EXERCISE INSTRUCTIONS: Please transcribe only the lines from the one holding "Lonely tree on" through the final line of the data, both included, with no pictures.
====== RECORDS
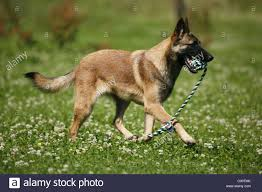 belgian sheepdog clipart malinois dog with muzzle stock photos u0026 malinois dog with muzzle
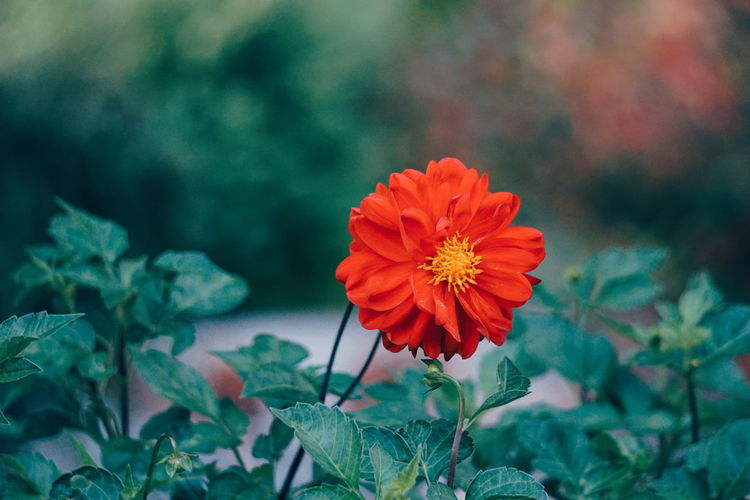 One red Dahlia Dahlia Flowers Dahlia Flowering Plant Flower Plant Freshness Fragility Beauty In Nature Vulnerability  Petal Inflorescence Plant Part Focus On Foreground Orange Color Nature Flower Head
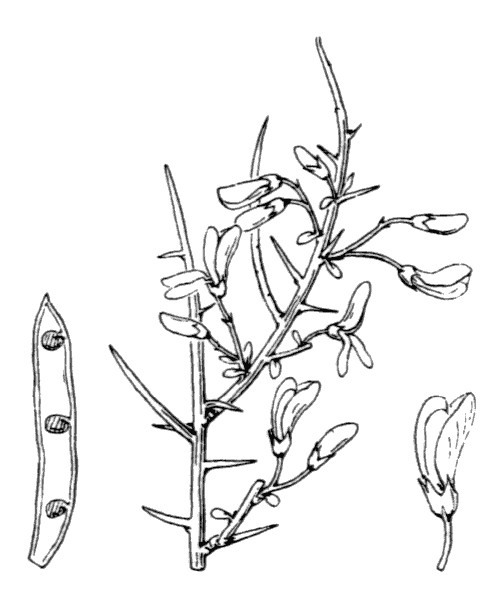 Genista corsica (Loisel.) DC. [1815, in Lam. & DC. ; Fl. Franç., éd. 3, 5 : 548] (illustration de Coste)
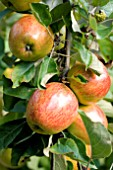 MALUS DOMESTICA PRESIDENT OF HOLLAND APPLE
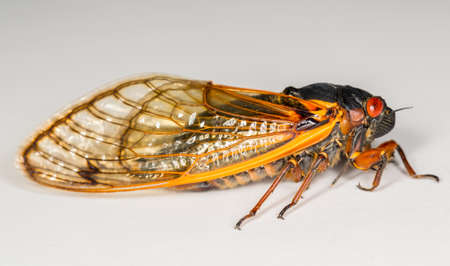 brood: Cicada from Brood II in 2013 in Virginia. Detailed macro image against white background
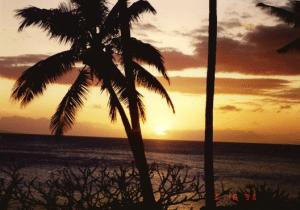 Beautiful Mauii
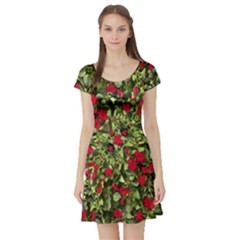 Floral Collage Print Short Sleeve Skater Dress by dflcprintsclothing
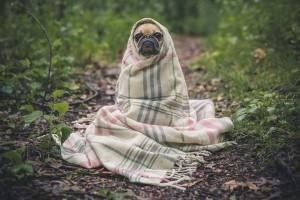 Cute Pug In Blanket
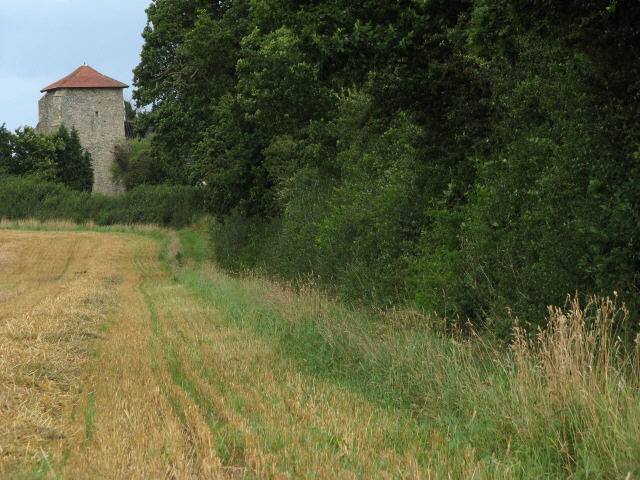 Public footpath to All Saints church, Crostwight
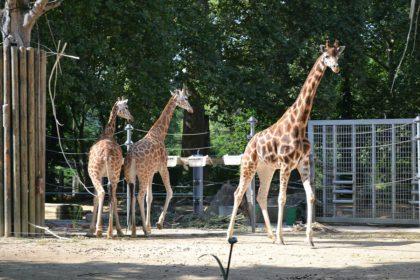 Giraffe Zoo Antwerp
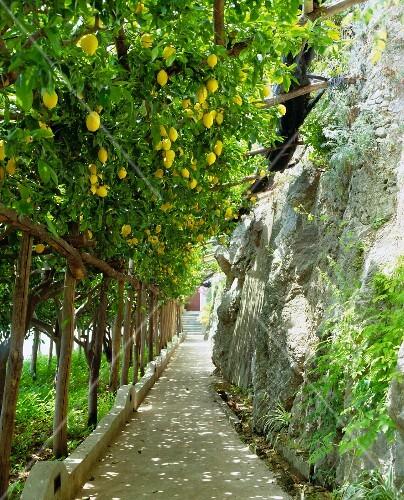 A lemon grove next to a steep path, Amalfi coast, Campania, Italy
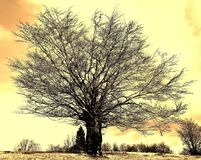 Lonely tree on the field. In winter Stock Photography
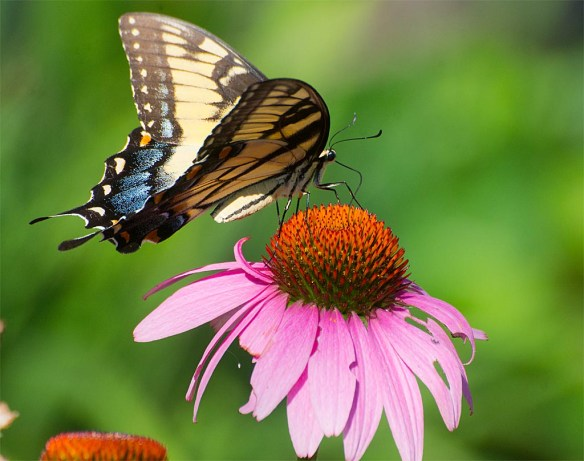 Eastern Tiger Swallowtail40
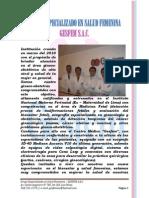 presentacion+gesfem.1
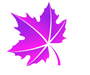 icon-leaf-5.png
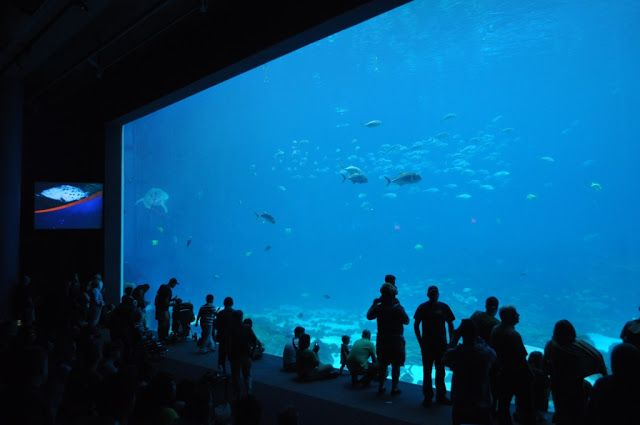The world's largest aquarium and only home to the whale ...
============
REPLY TO THE EXERCISE:
 Lonely tree on the field. In winter Stock Photography
 Eastern Tiger Swallowtail40
 presentacion+gesfem.1
 icon-leaf-5.png
The world's largest aquarium and only home to the whale ...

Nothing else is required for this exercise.